Participating life Insurance: Public vs. Mutual?
All insurance companies have the same basic function—to sell insurance products to consumers. However, some operate as stock insurance companies, others as mutual insurance companies.
The key difference between the two is in the ownership structure. A stock insurance company is owned by its shareholders. However, a mutual company is exclusively owned by its policyholders. A mutual company exists for the sole purpose of providing insurance coverage to its members. In contrast, the main objective of a stock company is to make a profit for its shareholders.

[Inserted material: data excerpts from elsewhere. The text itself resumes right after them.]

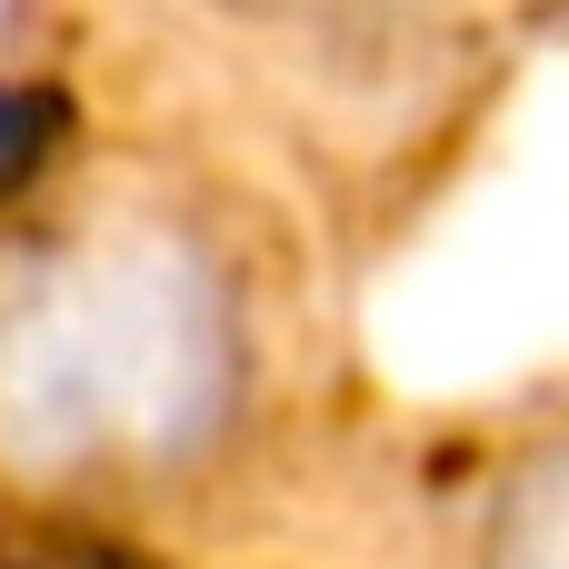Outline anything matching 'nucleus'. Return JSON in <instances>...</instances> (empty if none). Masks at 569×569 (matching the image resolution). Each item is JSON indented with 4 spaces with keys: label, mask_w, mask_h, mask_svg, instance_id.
<instances>
[{
    "label": "nucleus",
    "mask_w": 569,
    "mask_h": 569,
    "mask_svg": "<svg viewBox=\"0 0 569 569\" xmlns=\"http://www.w3.org/2000/svg\"><path fill=\"white\" fill-rule=\"evenodd\" d=\"M270 390L220 230L120 200L0 250V510L130 520L210 490Z\"/></svg>",
    "instance_id": "obj_1"
},
{
    "label": "nucleus",
    "mask_w": 569,
    "mask_h": 569,
    "mask_svg": "<svg viewBox=\"0 0 569 569\" xmlns=\"http://www.w3.org/2000/svg\"><path fill=\"white\" fill-rule=\"evenodd\" d=\"M460 569H569V420L490 460L460 520Z\"/></svg>",
    "instance_id": "obj_2"
}]
</instances>
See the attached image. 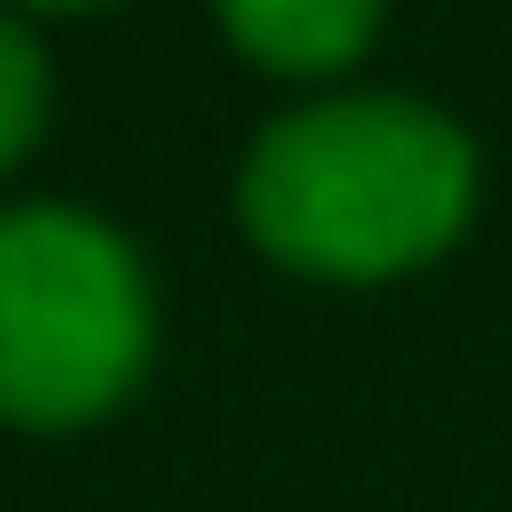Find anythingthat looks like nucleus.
<instances>
[{"instance_id":"obj_1","label":"nucleus","mask_w":512,"mask_h":512,"mask_svg":"<svg viewBox=\"0 0 512 512\" xmlns=\"http://www.w3.org/2000/svg\"><path fill=\"white\" fill-rule=\"evenodd\" d=\"M472 211V141L422 101H322L251 141L241 221L292 272H412Z\"/></svg>"},{"instance_id":"obj_2","label":"nucleus","mask_w":512,"mask_h":512,"mask_svg":"<svg viewBox=\"0 0 512 512\" xmlns=\"http://www.w3.org/2000/svg\"><path fill=\"white\" fill-rule=\"evenodd\" d=\"M151 362L141 262L81 211H0V412L91 422Z\"/></svg>"},{"instance_id":"obj_3","label":"nucleus","mask_w":512,"mask_h":512,"mask_svg":"<svg viewBox=\"0 0 512 512\" xmlns=\"http://www.w3.org/2000/svg\"><path fill=\"white\" fill-rule=\"evenodd\" d=\"M221 21L262 71H342L382 31V0H221Z\"/></svg>"},{"instance_id":"obj_4","label":"nucleus","mask_w":512,"mask_h":512,"mask_svg":"<svg viewBox=\"0 0 512 512\" xmlns=\"http://www.w3.org/2000/svg\"><path fill=\"white\" fill-rule=\"evenodd\" d=\"M41 101H51V81H41V51L0 21V171H11L21 151H31V131H41Z\"/></svg>"},{"instance_id":"obj_5","label":"nucleus","mask_w":512,"mask_h":512,"mask_svg":"<svg viewBox=\"0 0 512 512\" xmlns=\"http://www.w3.org/2000/svg\"><path fill=\"white\" fill-rule=\"evenodd\" d=\"M41 11H91V0H41Z\"/></svg>"}]
</instances>
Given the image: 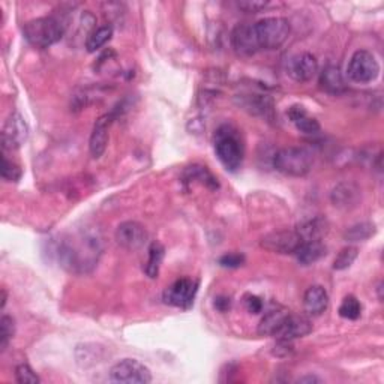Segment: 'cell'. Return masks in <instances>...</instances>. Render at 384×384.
Segmentation results:
<instances>
[{"label":"cell","instance_id":"6da1fadb","mask_svg":"<svg viewBox=\"0 0 384 384\" xmlns=\"http://www.w3.org/2000/svg\"><path fill=\"white\" fill-rule=\"evenodd\" d=\"M101 254V241L98 236L78 234L68 239L59 246V257H62L63 266L71 270L86 272L87 268L95 266Z\"/></svg>","mask_w":384,"mask_h":384},{"label":"cell","instance_id":"7a4b0ae2","mask_svg":"<svg viewBox=\"0 0 384 384\" xmlns=\"http://www.w3.org/2000/svg\"><path fill=\"white\" fill-rule=\"evenodd\" d=\"M213 146L219 162L228 171H237L243 162V144L239 131L232 125L219 126L215 137Z\"/></svg>","mask_w":384,"mask_h":384},{"label":"cell","instance_id":"3957f363","mask_svg":"<svg viewBox=\"0 0 384 384\" xmlns=\"http://www.w3.org/2000/svg\"><path fill=\"white\" fill-rule=\"evenodd\" d=\"M24 38L36 49H49L65 35V26L54 17H41L27 21L23 27Z\"/></svg>","mask_w":384,"mask_h":384},{"label":"cell","instance_id":"277c9868","mask_svg":"<svg viewBox=\"0 0 384 384\" xmlns=\"http://www.w3.org/2000/svg\"><path fill=\"white\" fill-rule=\"evenodd\" d=\"M314 166V155L305 148H284L273 155V167L291 177L308 175Z\"/></svg>","mask_w":384,"mask_h":384},{"label":"cell","instance_id":"5b68a950","mask_svg":"<svg viewBox=\"0 0 384 384\" xmlns=\"http://www.w3.org/2000/svg\"><path fill=\"white\" fill-rule=\"evenodd\" d=\"M260 50H277L288 40L290 23L282 17H268L254 24Z\"/></svg>","mask_w":384,"mask_h":384},{"label":"cell","instance_id":"8992f818","mask_svg":"<svg viewBox=\"0 0 384 384\" xmlns=\"http://www.w3.org/2000/svg\"><path fill=\"white\" fill-rule=\"evenodd\" d=\"M380 74V65L376 56L368 50L356 51L347 67V76L354 83L367 85L376 81Z\"/></svg>","mask_w":384,"mask_h":384},{"label":"cell","instance_id":"52a82bcc","mask_svg":"<svg viewBox=\"0 0 384 384\" xmlns=\"http://www.w3.org/2000/svg\"><path fill=\"white\" fill-rule=\"evenodd\" d=\"M110 380L122 384H148L152 381V372L139 360L123 359L110 369Z\"/></svg>","mask_w":384,"mask_h":384},{"label":"cell","instance_id":"ba28073f","mask_svg":"<svg viewBox=\"0 0 384 384\" xmlns=\"http://www.w3.org/2000/svg\"><path fill=\"white\" fill-rule=\"evenodd\" d=\"M197 291L198 281L191 278H182L164 291V302L171 306L189 309L192 304H194Z\"/></svg>","mask_w":384,"mask_h":384},{"label":"cell","instance_id":"9c48e42d","mask_svg":"<svg viewBox=\"0 0 384 384\" xmlns=\"http://www.w3.org/2000/svg\"><path fill=\"white\" fill-rule=\"evenodd\" d=\"M29 137V125L24 117L18 113H12L6 119L2 128V148L3 150H17L26 143Z\"/></svg>","mask_w":384,"mask_h":384},{"label":"cell","instance_id":"30bf717a","mask_svg":"<svg viewBox=\"0 0 384 384\" xmlns=\"http://www.w3.org/2000/svg\"><path fill=\"white\" fill-rule=\"evenodd\" d=\"M302 237L297 234V232H273L266 234L261 239L260 245L269 252L275 254H296L299 246L302 245Z\"/></svg>","mask_w":384,"mask_h":384},{"label":"cell","instance_id":"8fae6325","mask_svg":"<svg viewBox=\"0 0 384 384\" xmlns=\"http://www.w3.org/2000/svg\"><path fill=\"white\" fill-rule=\"evenodd\" d=\"M116 241L128 251L140 250L148 241V232L144 227L135 221H126L117 227L116 230Z\"/></svg>","mask_w":384,"mask_h":384},{"label":"cell","instance_id":"7c38bea8","mask_svg":"<svg viewBox=\"0 0 384 384\" xmlns=\"http://www.w3.org/2000/svg\"><path fill=\"white\" fill-rule=\"evenodd\" d=\"M318 72V60L311 53H300L288 62V74L299 83L311 81Z\"/></svg>","mask_w":384,"mask_h":384},{"label":"cell","instance_id":"4fadbf2b","mask_svg":"<svg viewBox=\"0 0 384 384\" xmlns=\"http://www.w3.org/2000/svg\"><path fill=\"white\" fill-rule=\"evenodd\" d=\"M114 117H116L114 112L107 113L104 116H101L94 125V130H92V134H90V140H89V150L95 159H99L107 150L108 130H110V125L113 123Z\"/></svg>","mask_w":384,"mask_h":384},{"label":"cell","instance_id":"5bb4252c","mask_svg":"<svg viewBox=\"0 0 384 384\" xmlns=\"http://www.w3.org/2000/svg\"><path fill=\"white\" fill-rule=\"evenodd\" d=\"M233 49L241 56H252V54L260 50L257 42V36L254 32V26L251 24H239L234 27L232 33Z\"/></svg>","mask_w":384,"mask_h":384},{"label":"cell","instance_id":"9a60e30c","mask_svg":"<svg viewBox=\"0 0 384 384\" xmlns=\"http://www.w3.org/2000/svg\"><path fill=\"white\" fill-rule=\"evenodd\" d=\"M311 332H313V324H311V322L306 317L288 313L284 323L281 324L279 331L277 332L275 338H278V340L293 341V340H297V338H304Z\"/></svg>","mask_w":384,"mask_h":384},{"label":"cell","instance_id":"2e32d148","mask_svg":"<svg viewBox=\"0 0 384 384\" xmlns=\"http://www.w3.org/2000/svg\"><path fill=\"white\" fill-rule=\"evenodd\" d=\"M237 104L251 114L261 116L268 121L275 119V105L272 98L266 95H241L237 96Z\"/></svg>","mask_w":384,"mask_h":384},{"label":"cell","instance_id":"e0dca14e","mask_svg":"<svg viewBox=\"0 0 384 384\" xmlns=\"http://www.w3.org/2000/svg\"><path fill=\"white\" fill-rule=\"evenodd\" d=\"M360 195L362 194L358 185L351 184V182H344V184H340L333 188L331 198L333 206L340 209H351L359 204Z\"/></svg>","mask_w":384,"mask_h":384},{"label":"cell","instance_id":"ac0fdd59","mask_svg":"<svg viewBox=\"0 0 384 384\" xmlns=\"http://www.w3.org/2000/svg\"><path fill=\"white\" fill-rule=\"evenodd\" d=\"M304 306L309 315H322L329 306V295L324 287L313 286L305 291Z\"/></svg>","mask_w":384,"mask_h":384},{"label":"cell","instance_id":"d6986e66","mask_svg":"<svg viewBox=\"0 0 384 384\" xmlns=\"http://www.w3.org/2000/svg\"><path fill=\"white\" fill-rule=\"evenodd\" d=\"M320 86L332 95H341L347 90L344 74L340 68L333 65H329L320 72Z\"/></svg>","mask_w":384,"mask_h":384},{"label":"cell","instance_id":"ffe728a7","mask_svg":"<svg viewBox=\"0 0 384 384\" xmlns=\"http://www.w3.org/2000/svg\"><path fill=\"white\" fill-rule=\"evenodd\" d=\"M296 232L304 242L322 241L323 236H326L329 232V222L326 218L315 216L313 219H308L305 222H302Z\"/></svg>","mask_w":384,"mask_h":384},{"label":"cell","instance_id":"44dd1931","mask_svg":"<svg viewBox=\"0 0 384 384\" xmlns=\"http://www.w3.org/2000/svg\"><path fill=\"white\" fill-rule=\"evenodd\" d=\"M290 121L295 123V126L300 132L304 134H317L320 131V123L315 117H311L309 113L302 105H293L287 112Z\"/></svg>","mask_w":384,"mask_h":384},{"label":"cell","instance_id":"7402d4cb","mask_svg":"<svg viewBox=\"0 0 384 384\" xmlns=\"http://www.w3.org/2000/svg\"><path fill=\"white\" fill-rule=\"evenodd\" d=\"M326 254H327V246L322 241H311V242H302L299 250L296 251V257L300 264L309 266V264L322 260Z\"/></svg>","mask_w":384,"mask_h":384},{"label":"cell","instance_id":"603a6c76","mask_svg":"<svg viewBox=\"0 0 384 384\" xmlns=\"http://www.w3.org/2000/svg\"><path fill=\"white\" fill-rule=\"evenodd\" d=\"M288 315V311L286 308H272L269 309L266 315L263 317L259 326V333L263 336H275L277 332L279 331L281 324L284 323L286 317Z\"/></svg>","mask_w":384,"mask_h":384},{"label":"cell","instance_id":"cb8c5ba5","mask_svg":"<svg viewBox=\"0 0 384 384\" xmlns=\"http://www.w3.org/2000/svg\"><path fill=\"white\" fill-rule=\"evenodd\" d=\"M164 255H166V248L159 243V242H153L149 246V260L146 263L144 272L150 279L158 278L159 275V269L164 260Z\"/></svg>","mask_w":384,"mask_h":384},{"label":"cell","instance_id":"d4e9b609","mask_svg":"<svg viewBox=\"0 0 384 384\" xmlns=\"http://www.w3.org/2000/svg\"><path fill=\"white\" fill-rule=\"evenodd\" d=\"M184 180L185 182H200L201 185H206L210 189H216L218 180L212 176V173H210L206 167H200V166H192L188 167L184 173Z\"/></svg>","mask_w":384,"mask_h":384},{"label":"cell","instance_id":"484cf974","mask_svg":"<svg viewBox=\"0 0 384 384\" xmlns=\"http://www.w3.org/2000/svg\"><path fill=\"white\" fill-rule=\"evenodd\" d=\"M113 36V27L112 26H101L96 30H94L87 36L86 40V50L89 53H95L99 49H103L104 45L112 40Z\"/></svg>","mask_w":384,"mask_h":384},{"label":"cell","instance_id":"4316f807","mask_svg":"<svg viewBox=\"0 0 384 384\" xmlns=\"http://www.w3.org/2000/svg\"><path fill=\"white\" fill-rule=\"evenodd\" d=\"M374 234H376V225L372 222H362L350 227L349 230L345 232L344 237L347 242H365Z\"/></svg>","mask_w":384,"mask_h":384},{"label":"cell","instance_id":"83f0119b","mask_svg":"<svg viewBox=\"0 0 384 384\" xmlns=\"http://www.w3.org/2000/svg\"><path fill=\"white\" fill-rule=\"evenodd\" d=\"M338 313H340V315L345 320H358L362 315V305L358 300V297L347 296L344 297Z\"/></svg>","mask_w":384,"mask_h":384},{"label":"cell","instance_id":"f1b7e54d","mask_svg":"<svg viewBox=\"0 0 384 384\" xmlns=\"http://www.w3.org/2000/svg\"><path fill=\"white\" fill-rule=\"evenodd\" d=\"M359 250L356 246H347V248L341 250V252L336 255V259L333 261V269L335 270H345L349 269L354 260L358 259Z\"/></svg>","mask_w":384,"mask_h":384},{"label":"cell","instance_id":"f546056e","mask_svg":"<svg viewBox=\"0 0 384 384\" xmlns=\"http://www.w3.org/2000/svg\"><path fill=\"white\" fill-rule=\"evenodd\" d=\"M15 333V322L12 317L3 315L0 318V350H6L9 341L14 338Z\"/></svg>","mask_w":384,"mask_h":384},{"label":"cell","instance_id":"4dcf8cb0","mask_svg":"<svg viewBox=\"0 0 384 384\" xmlns=\"http://www.w3.org/2000/svg\"><path fill=\"white\" fill-rule=\"evenodd\" d=\"M15 378L21 384H38L41 383L38 374H36L29 365L21 363L15 368Z\"/></svg>","mask_w":384,"mask_h":384},{"label":"cell","instance_id":"1f68e13d","mask_svg":"<svg viewBox=\"0 0 384 384\" xmlns=\"http://www.w3.org/2000/svg\"><path fill=\"white\" fill-rule=\"evenodd\" d=\"M23 176V171L20 166H17L15 162L9 161L6 157L2 158V177L6 182H18Z\"/></svg>","mask_w":384,"mask_h":384},{"label":"cell","instance_id":"d6a6232c","mask_svg":"<svg viewBox=\"0 0 384 384\" xmlns=\"http://www.w3.org/2000/svg\"><path fill=\"white\" fill-rule=\"evenodd\" d=\"M245 260H246V259H245V255H243V254L232 252V254H225V255H222V257L218 260V263H219V266L227 268V269H237V268L243 266Z\"/></svg>","mask_w":384,"mask_h":384},{"label":"cell","instance_id":"836d02e7","mask_svg":"<svg viewBox=\"0 0 384 384\" xmlns=\"http://www.w3.org/2000/svg\"><path fill=\"white\" fill-rule=\"evenodd\" d=\"M243 300H245V306H246V309H248L251 314H259V313H261L263 308H264L263 300H261L259 296L246 295Z\"/></svg>","mask_w":384,"mask_h":384},{"label":"cell","instance_id":"e575fe53","mask_svg":"<svg viewBox=\"0 0 384 384\" xmlns=\"http://www.w3.org/2000/svg\"><path fill=\"white\" fill-rule=\"evenodd\" d=\"M241 9L246 12H260L261 9H264L268 6V2H259V0H243V2L237 3Z\"/></svg>","mask_w":384,"mask_h":384},{"label":"cell","instance_id":"d590c367","mask_svg":"<svg viewBox=\"0 0 384 384\" xmlns=\"http://www.w3.org/2000/svg\"><path fill=\"white\" fill-rule=\"evenodd\" d=\"M291 353H293L291 341L278 340V344L275 345V350H273V354L278 356V358H286V356H288Z\"/></svg>","mask_w":384,"mask_h":384},{"label":"cell","instance_id":"8d00e7d4","mask_svg":"<svg viewBox=\"0 0 384 384\" xmlns=\"http://www.w3.org/2000/svg\"><path fill=\"white\" fill-rule=\"evenodd\" d=\"M232 306V300L227 296H219L215 299V308L219 311V313H225V311L230 309Z\"/></svg>","mask_w":384,"mask_h":384},{"label":"cell","instance_id":"74e56055","mask_svg":"<svg viewBox=\"0 0 384 384\" xmlns=\"http://www.w3.org/2000/svg\"><path fill=\"white\" fill-rule=\"evenodd\" d=\"M297 383H322V380L315 376H305V377H300Z\"/></svg>","mask_w":384,"mask_h":384},{"label":"cell","instance_id":"f35d334b","mask_svg":"<svg viewBox=\"0 0 384 384\" xmlns=\"http://www.w3.org/2000/svg\"><path fill=\"white\" fill-rule=\"evenodd\" d=\"M6 291L5 290H2V305H0V306H2V309L5 308V305H6Z\"/></svg>","mask_w":384,"mask_h":384}]
</instances>
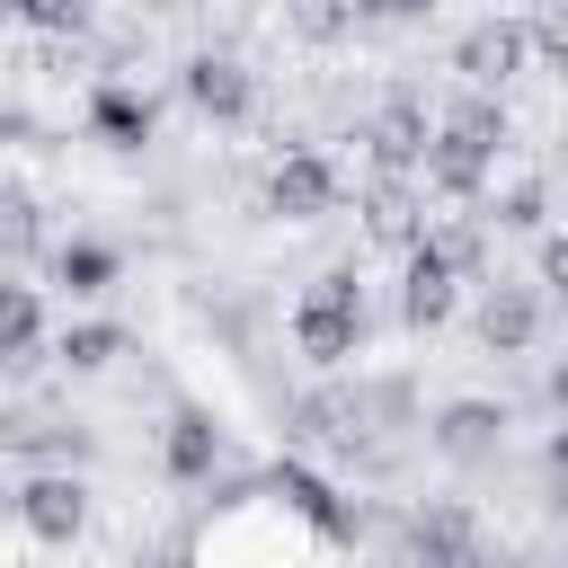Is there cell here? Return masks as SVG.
<instances>
[{"mask_svg":"<svg viewBox=\"0 0 568 568\" xmlns=\"http://www.w3.org/2000/svg\"><path fill=\"white\" fill-rule=\"evenodd\" d=\"M328 559L337 541L311 515H293L266 479H222L186 541V568H328Z\"/></svg>","mask_w":568,"mask_h":568,"instance_id":"obj_1","label":"cell"},{"mask_svg":"<svg viewBox=\"0 0 568 568\" xmlns=\"http://www.w3.org/2000/svg\"><path fill=\"white\" fill-rule=\"evenodd\" d=\"M497 160H506V106L479 98V89H462V98L435 115V142H426L417 186L444 195V204H479V195L497 186Z\"/></svg>","mask_w":568,"mask_h":568,"instance_id":"obj_2","label":"cell"},{"mask_svg":"<svg viewBox=\"0 0 568 568\" xmlns=\"http://www.w3.org/2000/svg\"><path fill=\"white\" fill-rule=\"evenodd\" d=\"M293 346H302L311 364L364 355V284H355V266H328V275L302 284V302H293Z\"/></svg>","mask_w":568,"mask_h":568,"instance_id":"obj_3","label":"cell"},{"mask_svg":"<svg viewBox=\"0 0 568 568\" xmlns=\"http://www.w3.org/2000/svg\"><path fill=\"white\" fill-rule=\"evenodd\" d=\"M257 204H266L275 222H328V213L346 204V169H337L328 151H311V142H293V151H275V169H266V186H257Z\"/></svg>","mask_w":568,"mask_h":568,"instance_id":"obj_4","label":"cell"},{"mask_svg":"<svg viewBox=\"0 0 568 568\" xmlns=\"http://www.w3.org/2000/svg\"><path fill=\"white\" fill-rule=\"evenodd\" d=\"M532 18H479V27H462L453 36V71H462V89H479V98H497V89H515L524 71H532Z\"/></svg>","mask_w":568,"mask_h":568,"instance_id":"obj_5","label":"cell"},{"mask_svg":"<svg viewBox=\"0 0 568 568\" xmlns=\"http://www.w3.org/2000/svg\"><path fill=\"white\" fill-rule=\"evenodd\" d=\"M222 462H231L222 417H213L204 399H178V408L160 417V470H169L178 488H222Z\"/></svg>","mask_w":568,"mask_h":568,"instance_id":"obj_6","label":"cell"},{"mask_svg":"<svg viewBox=\"0 0 568 568\" xmlns=\"http://www.w3.org/2000/svg\"><path fill=\"white\" fill-rule=\"evenodd\" d=\"M18 524H27V541L71 550V541L89 532V479H80V470H36V479L18 488Z\"/></svg>","mask_w":568,"mask_h":568,"instance_id":"obj_7","label":"cell"},{"mask_svg":"<svg viewBox=\"0 0 568 568\" xmlns=\"http://www.w3.org/2000/svg\"><path fill=\"white\" fill-rule=\"evenodd\" d=\"M426 444H435L453 470H488V462L506 453V408H497V399H444L435 426H426Z\"/></svg>","mask_w":568,"mask_h":568,"instance_id":"obj_8","label":"cell"},{"mask_svg":"<svg viewBox=\"0 0 568 568\" xmlns=\"http://www.w3.org/2000/svg\"><path fill=\"white\" fill-rule=\"evenodd\" d=\"M178 89H186V106H195L204 124H248V106H257V80H248L240 53H186Z\"/></svg>","mask_w":568,"mask_h":568,"instance_id":"obj_9","label":"cell"},{"mask_svg":"<svg viewBox=\"0 0 568 568\" xmlns=\"http://www.w3.org/2000/svg\"><path fill=\"white\" fill-rule=\"evenodd\" d=\"M89 133H98L106 151H142V142L160 133L151 89H133L124 71H98V80H89Z\"/></svg>","mask_w":568,"mask_h":568,"instance_id":"obj_10","label":"cell"},{"mask_svg":"<svg viewBox=\"0 0 568 568\" xmlns=\"http://www.w3.org/2000/svg\"><path fill=\"white\" fill-rule=\"evenodd\" d=\"M479 346H488V355H532V346H541V293L515 284V275L479 284Z\"/></svg>","mask_w":568,"mask_h":568,"instance_id":"obj_11","label":"cell"},{"mask_svg":"<svg viewBox=\"0 0 568 568\" xmlns=\"http://www.w3.org/2000/svg\"><path fill=\"white\" fill-rule=\"evenodd\" d=\"M453 311H462V275H453L444 257L408 248V257H399V320H408L417 337H435V328H444Z\"/></svg>","mask_w":568,"mask_h":568,"instance_id":"obj_12","label":"cell"},{"mask_svg":"<svg viewBox=\"0 0 568 568\" xmlns=\"http://www.w3.org/2000/svg\"><path fill=\"white\" fill-rule=\"evenodd\" d=\"M44 275H53V293H71V302H98V293H115V275H124V257H115L106 240H53V257H44Z\"/></svg>","mask_w":568,"mask_h":568,"instance_id":"obj_13","label":"cell"},{"mask_svg":"<svg viewBox=\"0 0 568 568\" xmlns=\"http://www.w3.org/2000/svg\"><path fill=\"white\" fill-rule=\"evenodd\" d=\"M44 355V293L0 275V373H27Z\"/></svg>","mask_w":568,"mask_h":568,"instance_id":"obj_14","label":"cell"},{"mask_svg":"<svg viewBox=\"0 0 568 568\" xmlns=\"http://www.w3.org/2000/svg\"><path fill=\"white\" fill-rule=\"evenodd\" d=\"M0 444H9V453L80 462V453H89V426H80V417H44V408H0Z\"/></svg>","mask_w":568,"mask_h":568,"instance_id":"obj_15","label":"cell"},{"mask_svg":"<svg viewBox=\"0 0 568 568\" xmlns=\"http://www.w3.org/2000/svg\"><path fill=\"white\" fill-rule=\"evenodd\" d=\"M124 346H133V337H124L115 320H71V328L53 337V364H62V373H106Z\"/></svg>","mask_w":568,"mask_h":568,"instance_id":"obj_16","label":"cell"},{"mask_svg":"<svg viewBox=\"0 0 568 568\" xmlns=\"http://www.w3.org/2000/svg\"><path fill=\"white\" fill-rule=\"evenodd\" d=\"M488 204H497L488 222H506V231H532V222H541V204H550V186H541V178L524 169V178H506V186H488Z\"/></svg>","mask_w":568,"mask_h":568,"instance_id":"obj_17","label":"cell"},{"mask_svg":"<svg viewBox=\"0 0 568 568\" xmlns=\"http://www.w3.org/2000/svg\"><path fill=\"white\" fill-rule=\"evenodd\" d=\"M284 27H293L302 44H337V36L355 27V9H346V0H284Z\"/></svg>","mask_w":568,"mask_h":568,"instance_id":"obj_18","label":"cell"},{"mask_svg":"<svg viewBox=\"0 0 568 568\" xmlns=\"http://www.w3.org/2000/svg\"><path fill=\"white\" fill-rule=\"evenodd\" d=\"M541 284H559V293H568V231L541 248Z\"/></svg>","mask_w":568,"mask_h":568,"instance_id":"obj_19","label":"cell"},{"mask_svg":"<svg viewBox=\"0 0 568 568\" xmlns=\"http://www.w3.org/2000/svg\"><path fill=\"white\" fill-rule=\"evenodd\" d=\"M550 408H568V355L550 364Z\"/></svg>","mask_w":568,"mask_h":568,"instance_id":"obj_20","label":"cell"},{"mask_svg":"<svg viewBox=\"0 0 568 568\" xmlns=\"http://www.w3.org/2000/svg\"><path fill=\"white\" fill-rule=\"evenodd\" d=\"M417 9H435V0H390V18H417Z\"/></svg>","mask_w":568,"mask_h":568,"instance_id":"obj_21","label":"cell"},{"mask_svg":"<svg viewBox=\"0 0 568 568\" xmlns=\"http://www.w3.org/2000/svg\"><path fill=\"white\" fill-rule=\"evenodd\" d=\"M550 71H559V98H568V62H550Z\"/></svg>","mask_w":568,"mask_h":568,"instance_id":"obj_22","label":"cell"}]
</instances>
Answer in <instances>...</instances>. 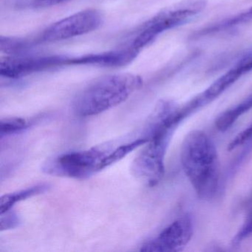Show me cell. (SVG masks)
I'll return each mask as SVG.
<instances>
[{
	"label": "cell",
	"mask_w": 252,
	"mask_h": 252,
	"mask_svg": "<svg viewBox=\"0 0 252 252\" xmlns=\"http://www.w3.org/2000/svg\"><path fill=\"white\" fill-rule=\"evenodd\" d=\"M181 161L197 196L203 200L215 197L219 187V159L207 134L197 129L187 134L181 145Z\"/></svg>",
	"instance_id": "cell-1"
},
{
	"label": "cell",
	"mask_w": 252,
	"mask_h": 252,
	"mask_svg": "<svg viewBox=\"0 0 252 252\" xmlns=\"http://www.w3.org/2000/svg\"><path fill=\"white\" fill-rule=\"evenodd\" d=\"M28 126L29 124L27 121L23 118H5L0 122V135L2 137L17 133L26 129Z\"/></svg>",
	"instance_id": "cell-16"
},
{
	"label": "cell",
	"mask_w": 252,
	"mask_h": 252,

In Canada, the majority of insurance providers are stock companies. However, some of them, such as Canada Life and Sun Life, also offer participating life insurance products.
Assumption Life is one of the most popular mutual companies in Canada. Another well-known name in this niche is Equitable Life Insurance Company of Canada.
Is it better to get a participating whole life insurance policy when you are younger?
It pays off to buy participating whole life insurance when you are younger. All else being equal, someone in their 20s pays much less for coverage than a 40-year-old. Buying a policy early also means you’ll have many more years to grow cash value.
Cash value refers to the portion of your participating whole life policy that grows at a rate guaranteed by the insurer. You can use this money to pay for future life events like a home purchase, a wedding, or children’s schooling.
And the best part? This money grows on a tax-deferred basis. You generally don't have to pay tax on withdrawals.
There are many advantages to participating whole life insurance.
- Create an additional stream of income
A participating whole life insurance policy allows you to create an extra source of income. These policies pay annual dividends whenever the insurer does well financially. While policy dividends are not guaranteed, some companies have paid them almost every year.
- Increase the policy’s face amount
You can use your annual dividend payments to buy paid-up additional life insurance. This is a great way to accumulate more cash value and increase the death benefit.
It is more flexible than whole life. It allows you to increase the death benefit without having to go through the underwriting process.
- Level premiums
Your participating life insurance premium stays the same as long as you live.
- Accumulates cash value
Participating life insurance policies include a savings component, called cash value. Funds in this participating account grow on a tax-deferred basis. You can withdraw from or borrow against your policy’s cash value at any time and use the money for any purpose.
Participating whole life insurance has certain drawbacks such as:
- It can be pricey
A participating whole life policy costs more than a comparable non-participating policy. And compared to term life insurance, participating life insurance is significantly more expensive. Expect to pay anywhere five to 15 times more.
- Dividends are guaranteed
The rate of return on a policy fluctuates. It depends on the insurer’s performance. When the company does well, you are likely to receive an annual dividend. When it doesn’t, you probably won’t earn any dividend.
Consider participating life insurance if you want the opportunity to earn annual dividends. It is also a good option if you want the flexibility to increase the death benefit. We can help you find the best possible participating life insurance policy that is tailored to your needs.
How does the policyholder receive dividends?
The policyholder receives dividends by having them paid out in cash, using them to reduce future premiums, or having them paid out in kind (in the form of additional policy coverage). Dividends are typically paid out once a year, but some companies offer more frequent payouts.